### Task directions
Transcribe only the lines of the listing below from the one holding "United States, site archbold_FL-39." through the one holding "A: Bos taurus (domestic cow).", inclusive, without any change.

*** Opening of Recorded information ***

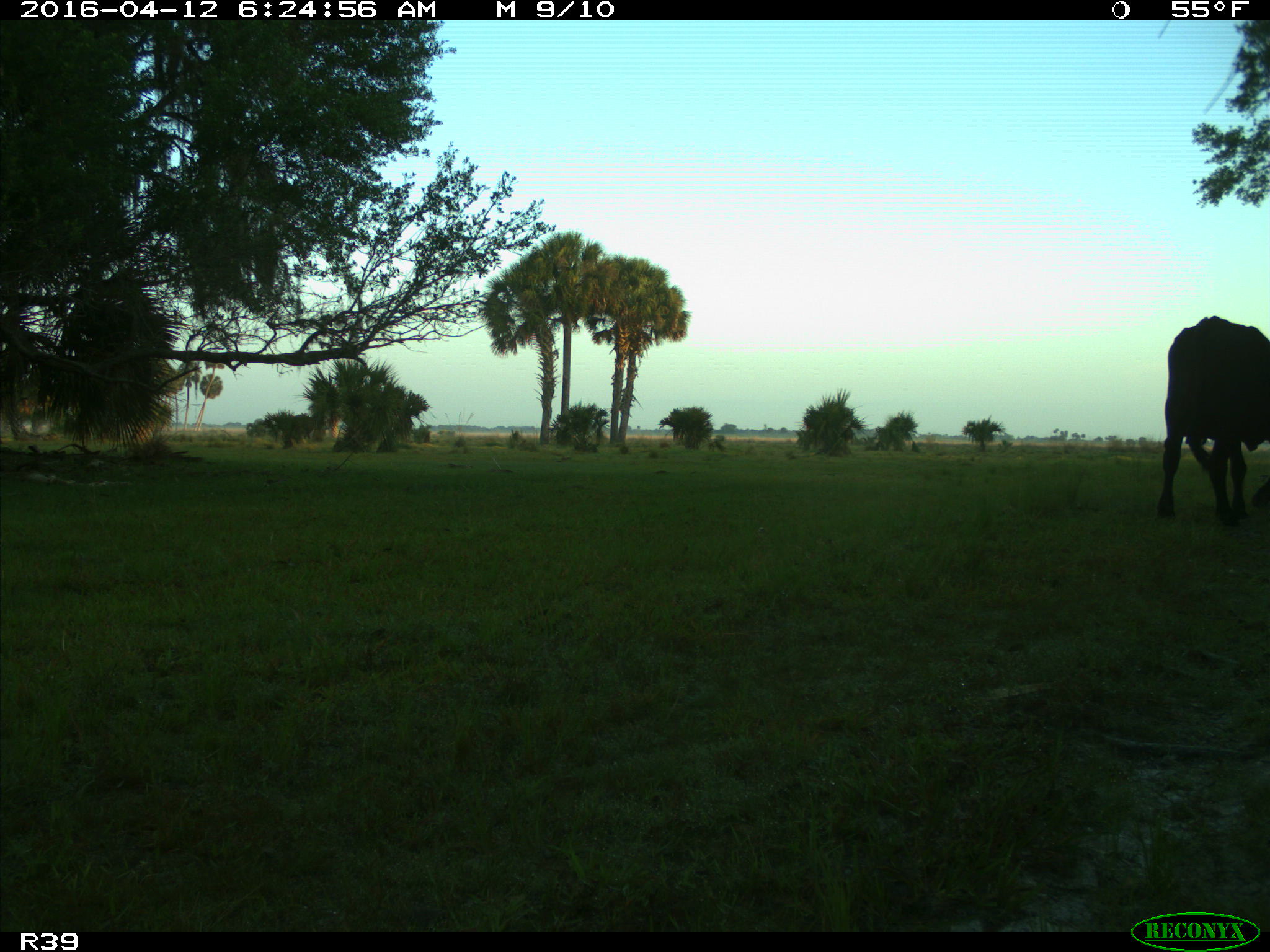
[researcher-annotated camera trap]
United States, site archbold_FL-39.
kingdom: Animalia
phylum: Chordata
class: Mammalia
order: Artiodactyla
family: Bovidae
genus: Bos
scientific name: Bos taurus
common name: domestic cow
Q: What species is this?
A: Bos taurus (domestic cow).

*** Close of Recorded information ***
*** Opening of Recorded information ***

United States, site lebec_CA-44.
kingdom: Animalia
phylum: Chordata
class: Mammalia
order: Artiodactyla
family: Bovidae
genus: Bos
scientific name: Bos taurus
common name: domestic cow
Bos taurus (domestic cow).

*** Close of Recorded information ***
*** Opening of Recorded information ***

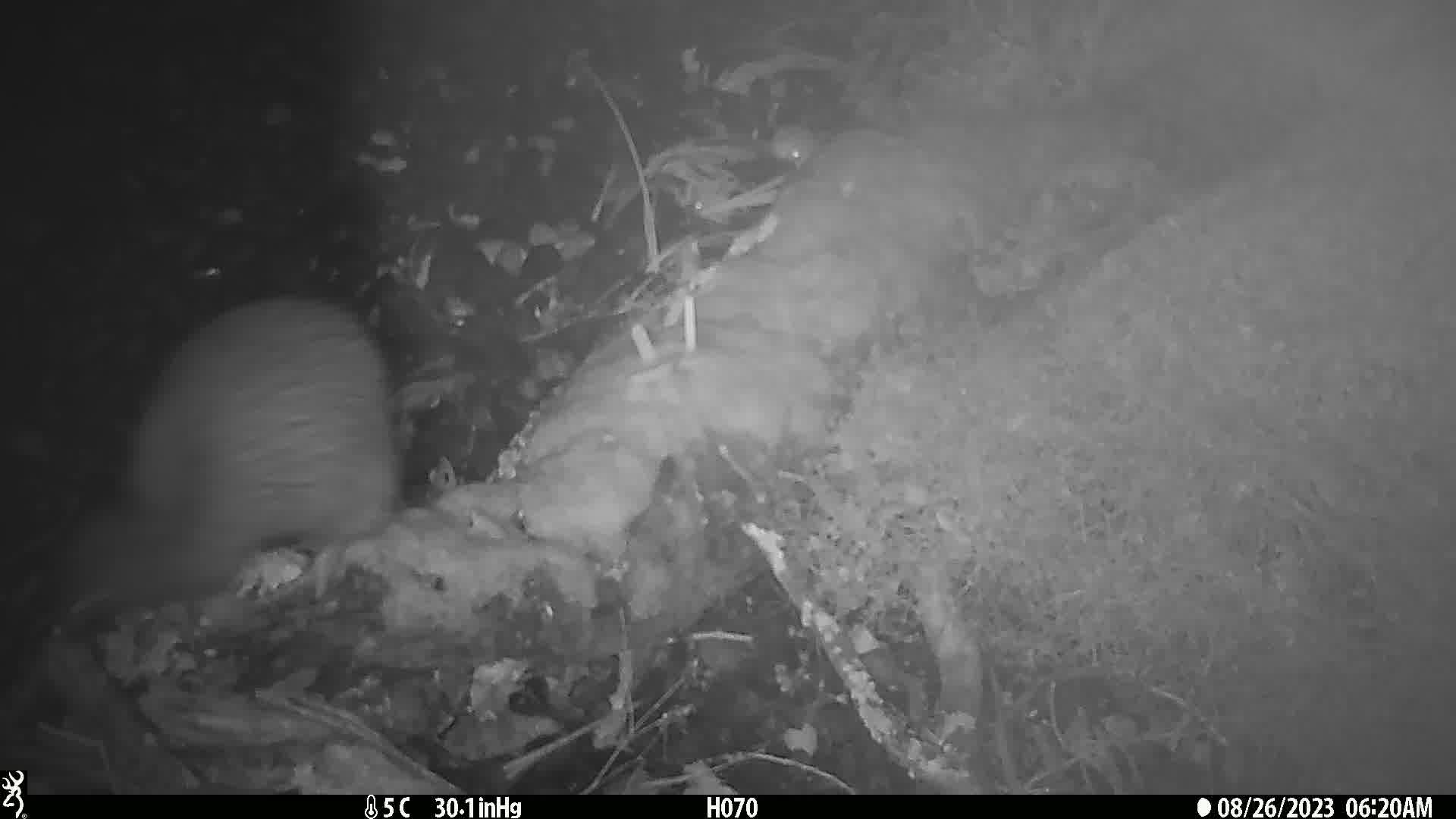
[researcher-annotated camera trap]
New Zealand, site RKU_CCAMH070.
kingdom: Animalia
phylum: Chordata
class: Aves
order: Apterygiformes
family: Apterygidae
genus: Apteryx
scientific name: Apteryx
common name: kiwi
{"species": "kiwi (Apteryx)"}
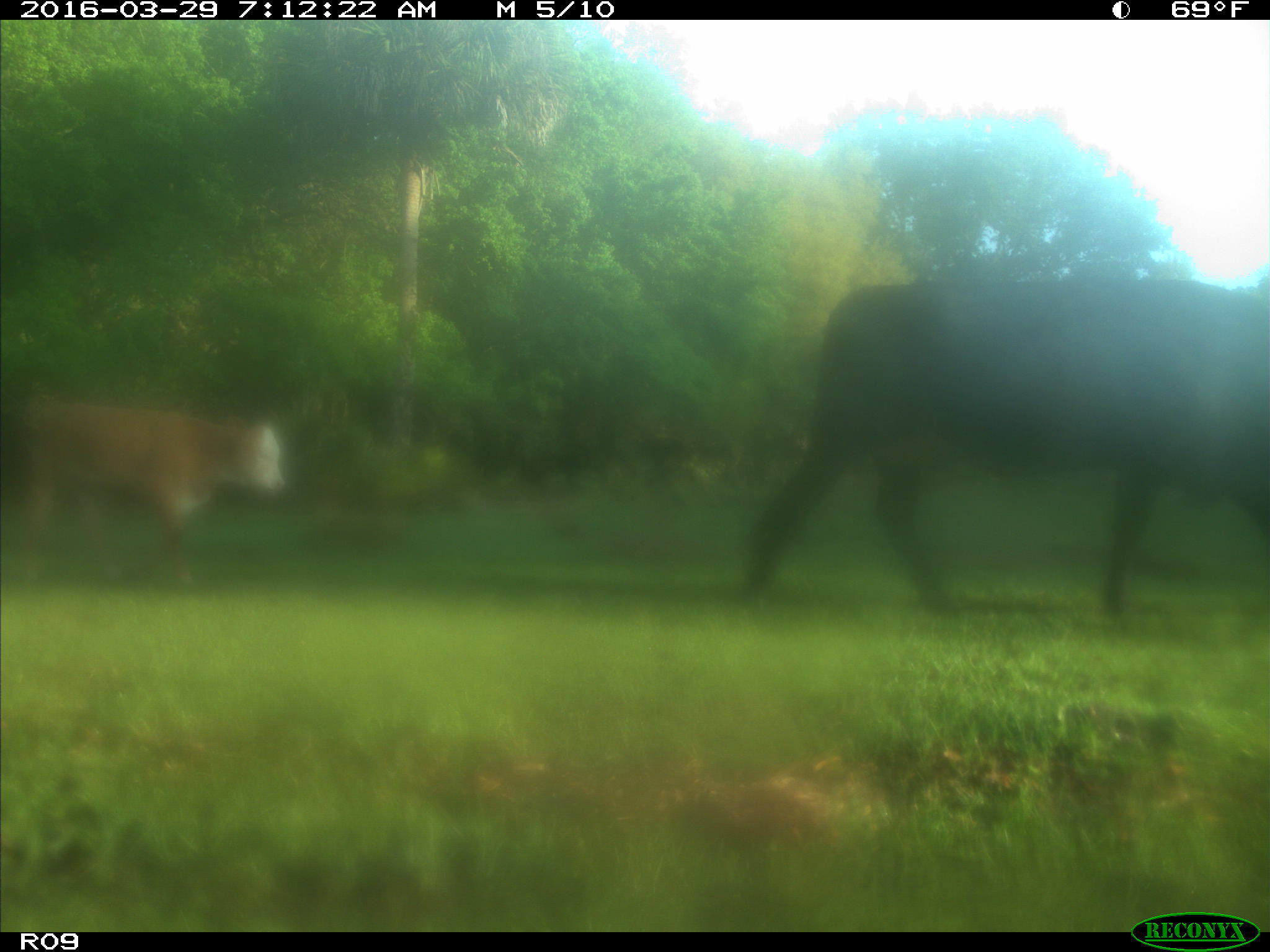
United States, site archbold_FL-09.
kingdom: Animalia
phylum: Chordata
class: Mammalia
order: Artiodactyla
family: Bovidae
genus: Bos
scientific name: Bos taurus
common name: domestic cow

*** Close of Recorded information ***

### Response box
United States, site archbold_FL-39.
kingdom: Animalia
phylum: Chordata
class: Mammalia
order: Artiodactyla
family: Bovidae
genus: Bos
scientific name: Bos taurus
common name: domestic cow
Q: What species is this?
A: Bos taurus (domestic cow).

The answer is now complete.